Records from a data source:
-- begin --

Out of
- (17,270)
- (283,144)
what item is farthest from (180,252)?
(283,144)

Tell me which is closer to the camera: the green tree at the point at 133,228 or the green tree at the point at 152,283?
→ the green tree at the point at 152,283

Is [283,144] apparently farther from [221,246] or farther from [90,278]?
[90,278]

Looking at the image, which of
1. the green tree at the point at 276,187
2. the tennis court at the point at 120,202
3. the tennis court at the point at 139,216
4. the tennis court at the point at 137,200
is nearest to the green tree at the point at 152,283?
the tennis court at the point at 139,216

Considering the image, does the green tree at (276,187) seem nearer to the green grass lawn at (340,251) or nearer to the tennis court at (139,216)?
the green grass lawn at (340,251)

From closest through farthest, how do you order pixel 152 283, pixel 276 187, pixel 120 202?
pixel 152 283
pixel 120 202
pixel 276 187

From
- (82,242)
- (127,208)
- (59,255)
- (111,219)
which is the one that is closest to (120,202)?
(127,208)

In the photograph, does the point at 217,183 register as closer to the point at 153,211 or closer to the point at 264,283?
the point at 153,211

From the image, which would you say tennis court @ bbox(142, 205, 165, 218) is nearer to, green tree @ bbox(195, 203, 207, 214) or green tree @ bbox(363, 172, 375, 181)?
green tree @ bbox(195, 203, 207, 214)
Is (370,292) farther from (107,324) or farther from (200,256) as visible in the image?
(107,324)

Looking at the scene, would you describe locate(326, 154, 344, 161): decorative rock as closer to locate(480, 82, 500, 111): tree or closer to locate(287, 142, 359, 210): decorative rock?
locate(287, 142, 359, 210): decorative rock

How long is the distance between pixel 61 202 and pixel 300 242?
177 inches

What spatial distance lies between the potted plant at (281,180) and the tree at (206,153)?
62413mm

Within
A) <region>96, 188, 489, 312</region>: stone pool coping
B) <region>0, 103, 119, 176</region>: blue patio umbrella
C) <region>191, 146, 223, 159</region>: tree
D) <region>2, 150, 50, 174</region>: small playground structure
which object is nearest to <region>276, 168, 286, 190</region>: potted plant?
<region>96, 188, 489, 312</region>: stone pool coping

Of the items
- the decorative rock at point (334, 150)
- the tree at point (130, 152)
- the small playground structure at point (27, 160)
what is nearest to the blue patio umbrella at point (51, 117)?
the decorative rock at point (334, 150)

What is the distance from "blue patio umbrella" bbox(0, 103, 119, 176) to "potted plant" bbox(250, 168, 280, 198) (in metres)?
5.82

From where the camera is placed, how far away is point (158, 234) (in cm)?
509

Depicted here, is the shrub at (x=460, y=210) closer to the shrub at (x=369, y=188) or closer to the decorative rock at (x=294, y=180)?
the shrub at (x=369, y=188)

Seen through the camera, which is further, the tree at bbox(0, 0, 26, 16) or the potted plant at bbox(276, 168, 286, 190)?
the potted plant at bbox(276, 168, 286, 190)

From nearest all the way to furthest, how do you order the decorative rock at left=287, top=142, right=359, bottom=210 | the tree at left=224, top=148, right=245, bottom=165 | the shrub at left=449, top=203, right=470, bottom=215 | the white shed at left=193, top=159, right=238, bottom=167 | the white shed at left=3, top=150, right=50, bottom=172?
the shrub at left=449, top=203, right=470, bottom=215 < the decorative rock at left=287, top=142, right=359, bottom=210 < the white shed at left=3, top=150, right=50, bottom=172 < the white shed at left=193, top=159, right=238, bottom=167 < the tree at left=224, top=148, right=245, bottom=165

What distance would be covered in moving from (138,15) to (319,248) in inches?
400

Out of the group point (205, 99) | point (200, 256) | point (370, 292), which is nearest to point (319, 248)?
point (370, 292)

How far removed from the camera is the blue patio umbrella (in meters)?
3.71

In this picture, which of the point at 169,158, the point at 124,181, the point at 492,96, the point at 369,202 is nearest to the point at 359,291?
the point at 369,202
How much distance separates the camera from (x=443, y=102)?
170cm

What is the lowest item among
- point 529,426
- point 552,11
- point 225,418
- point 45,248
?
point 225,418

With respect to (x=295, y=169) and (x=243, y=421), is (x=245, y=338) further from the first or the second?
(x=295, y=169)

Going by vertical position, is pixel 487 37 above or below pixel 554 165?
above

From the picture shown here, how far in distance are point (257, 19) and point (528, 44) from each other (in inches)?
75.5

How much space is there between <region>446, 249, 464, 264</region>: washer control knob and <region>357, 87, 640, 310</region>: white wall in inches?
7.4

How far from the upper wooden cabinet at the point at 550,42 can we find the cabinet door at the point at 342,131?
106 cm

-- end --

Starting at the line that contains "Going by vertical", rewrite the records through the end, requests included. Multiply every distance in the answers by 0.55 and round each result to as many decimals as the original had, rounding halves up.

Going by vertical position, is pixel 487 37 above or below pixel 554 165?
above

From the picture shown here, how far in distance are point (257, 19) and point (528, 44) from each other (in inches)?
41.5

How much space is there between <region>446, 249, 464, 264</region>: washer control knob and <region>357, 87, 640, 310</region>: white wall in inches?
4.1

How far from the upper wooden cabinet at the point at 550,42 can we find the cabinet door at the point at 342,131?
58 cm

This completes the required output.